Wynajem mieszkania
Dziś musiałem przypilnować fachowców, aby założyli próg w mieszkaniu, które właśnie skończyłem urządzać. Lokal robiłem dla mojego Klienta – od stanu deweloperskiego. Ale o tym będziesz mógł przeczytać lub raczej obejrzeć efekt końcowy w innym artykule.
Przyszło dwóch majstrów – jeden od roboty, a drugi … to chyba tego pierwszego szef, bo nic nie robił 🙂 W każdym razie założenie progu okazało się bardziej przewlekłe, niż sądzili. Robota się nieco przedłużyła. Wykorzystując czas rozmawialiśmy o tym i tamtym – ale głównie na temat remontów. Po wszystkim szefo stwierdził, że teraz mogę zamieszkać w swoim lokalu. Więc mu powiedziałem, że ten oraz inny lokal w tym budynku (robili w sumie 2 progi u mnie) należą do kogoś innego; a ja będę zarządzał wynajmem tych mieszkań.

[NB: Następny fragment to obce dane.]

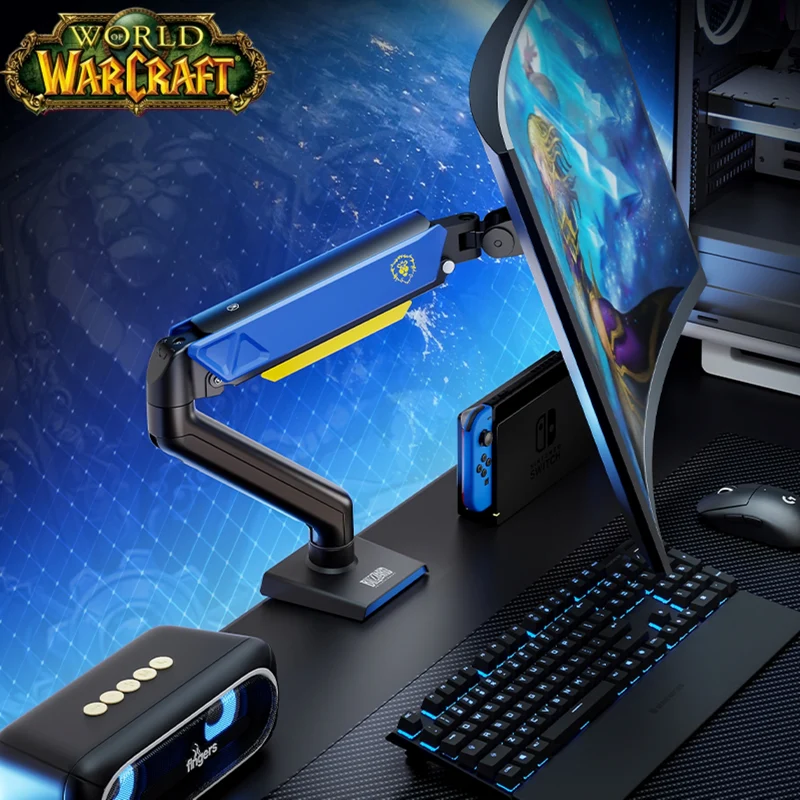 World of Warcraft Monitor Stand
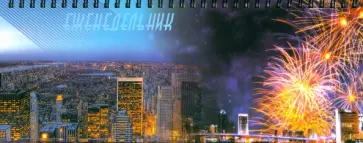 Планинг недатированный Салют, 56 листов обложка книги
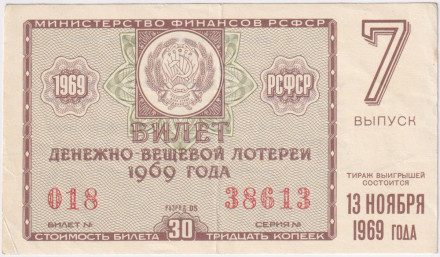 Денежно-вещевая лотерея. Лотерейный билет. 1969 год. (Выпуск 7).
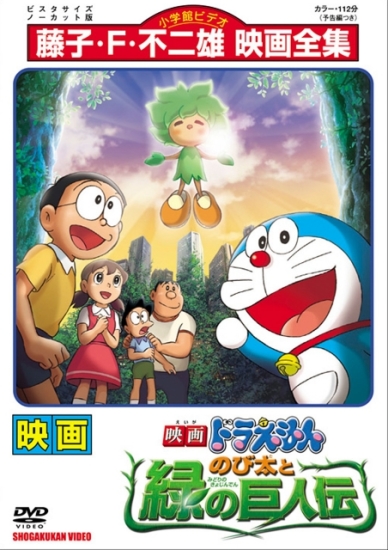 Eiga Doraemon Nobita to Midori no Kyojinden (Doraemon: Nobita and the Green Giant Legend) Pictures In Cartoon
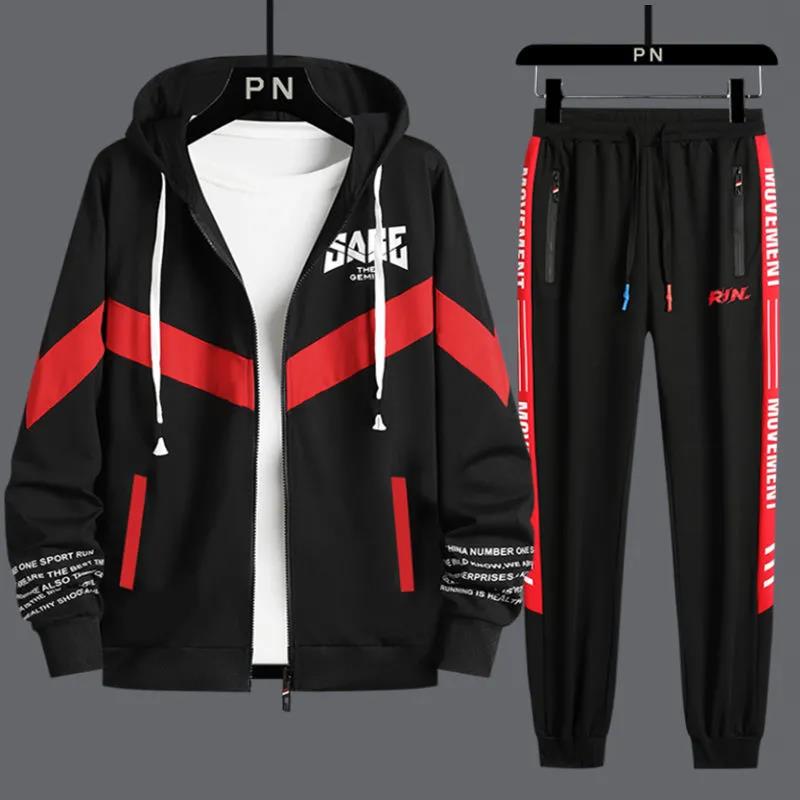 Spring & Fall Teen Sweater Suit Hooded Cardigan Casual Sports Suit School Trend Sportswear for Students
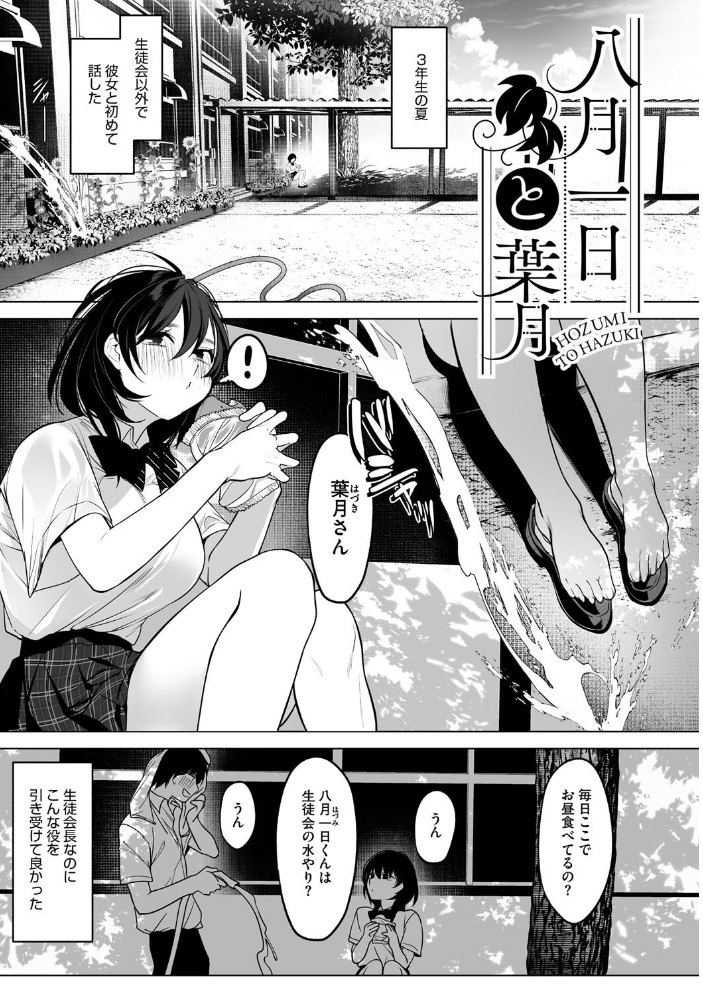 可愛いなら愛して 小箱みみず サンプル画像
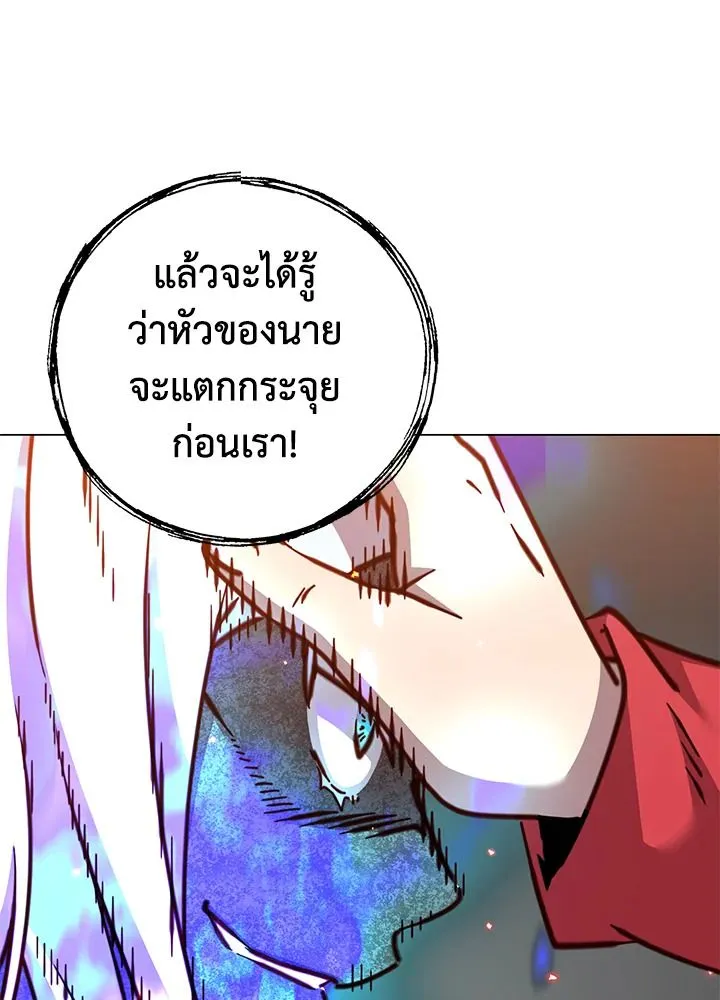 The Max Level Hero Has Returned การกล_บมาของว_รบ_ร_ษเวลต_น ตอนที่ ตอนที่ 187 รูปที่ 14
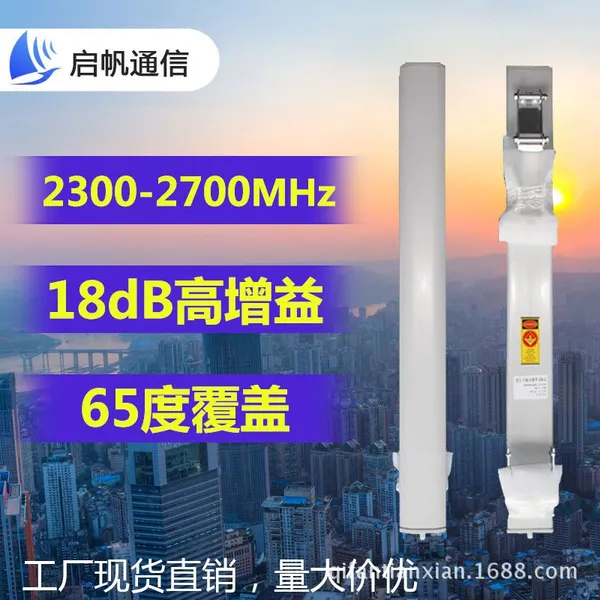 启帆2.4G 扇区天线 板状宽频室外基站 18dB无线WIFI/WLAN网络覆盖监控中继传输点对多点
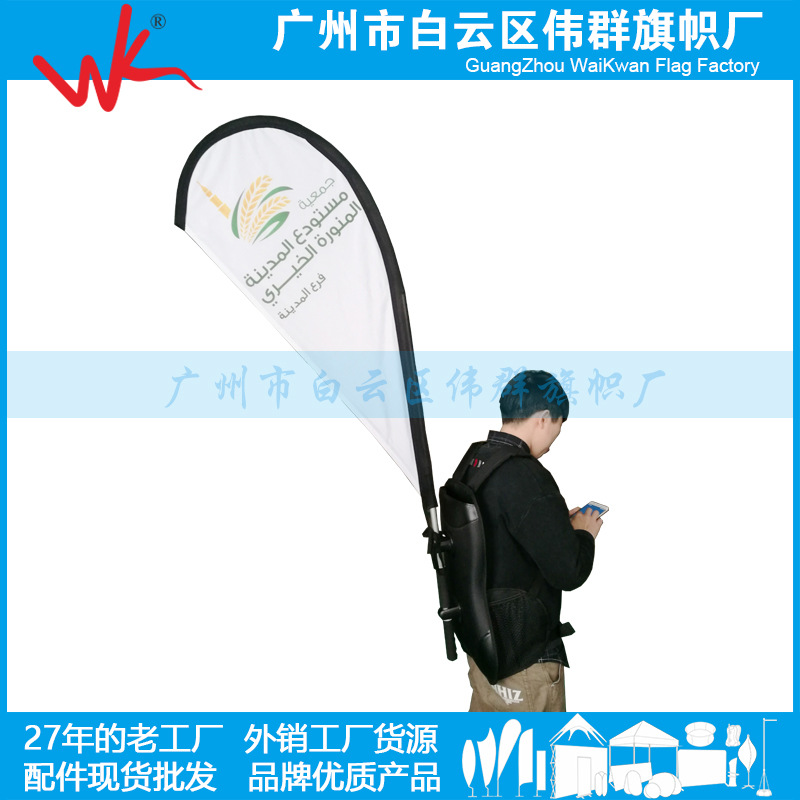跨境货源 户外广告豪华款玻纤杆X型铝合金方型水滴型刀型背包旗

Majster skupiał się na swojej robocie, ale szefo zapytał, czym dokładnie się zajmuję? Odpowiedziałem, że zarządzam lokalami na wynajem dla osób trzecich. A akurat te 2 lokale robiłem dla Klienta, jako dodatkową usługę, od stanu deweloperskiego „pod klucz”. Powiedziałem, że teraz, gdy mieszkanie jest gotowe, zrobię ofertę i zacznę szukać odpowiedniego lokatora. A później będę zajmował się wszystkim, czym musiałby się zająć właściciel nieruchomości. Szefo zdziwił się nieco i powiedział, że
przecież nie ma problemu z wynajmem, bo w Polsce brakuje mieszkań
Gdzie leży problem
Jak najbardziej zgodziłem się z moim rozmówcą, że z wynajmem nie ma żadnego problemu. Problemy są z ludźmi!! Twój sukces zależy od tego, jak sobie dajesz radę z ludźmi (klientami, lokatorami, najemcami, wspólnikami, kontrahentami, podwładnymi, …). To TY określasz, czy wynajem dla Ciebie będzie fajny, czy też kiepski. To Twoje umiejętności, jako przedsiębiorcy, czy inwestora, regulują Twój biznes; obojętnie czym by on nie był.
Zauważ, że osoby, które nie panują nad innymi, w biznesie się nie sprawdzają. Co za problem wynająć mieszkanie? Praktycznie żaden! Ale prawdziwym wyzwaniem dla wynajmującego jest prowadzenie wynajmu w taki sposób, aby maksymalizować zyski i minimalizować ryzyko strat i aby w tym samym czasie obie strony (właściciel i lokator) były usatysfakcjonowane. Co? Nie da się zadowolić wszystkich? Ależ jak najbardziej da się; tylko trzeba wiedzieć jak?
Nie widzę problemu
Wielu właścicielom nieruchomości na wynajem wydaje się, że to nic takiego wynająć mieszkanie. Ale to jest biznes, jak każdy inny. A każdy typ biznesu rządzi się swoimi prawami, które trzeba znać; inaczej można ponieść porażkę. Ale nader wszystko to głównie umiejętności biznesmena przyczyniają się do jego sukcesu. I o dziwo, czy jest to wynajem zwykłej kawalerki, czy kierowanie potężną korporacją, to te same umiejętności (np. negocjacyjne) przywódcy/lidera określają cel, do którego dąży; a cel określa wynik, który może przyjąć 2 formy: „wygra” lub „przegra”.
To jest oczywiście bardzo mocny skrót myślowy, niemniej chciałem Tobie pokazać, że niezależnie czym się zajmujesz, to aby odnieść sukces, musisz dobrze dawać sobie radę z ludźmi.
Wszystko jest proste
Rzeczywiście to wszystko wydaje się proste – jak patrzy się na coś stojąc z boku. Ilu kibiców wydziera się przed telewizorami oglądając mecz „teraz, leć, kopnij piłkę” lub „bierz go po wewnętrznej!” 🙂 Dobrze mówić, siedząc wygodnie na kanapie, prawda 🙂
Dlatego niektórzy wolą wynająć fachowca – czy to pośrednika, który sprzeda im nieruchomość; czy to glazurnika, aby dobrze położył drogie kafelki; czy hydraulika, aby naprawił lub przebudował instalację. To daje potężne oszczędności czasowe, a również też i materialne, bo profesjonalista lepszy jest od amatora i rzadko kiedy coś spieprzy.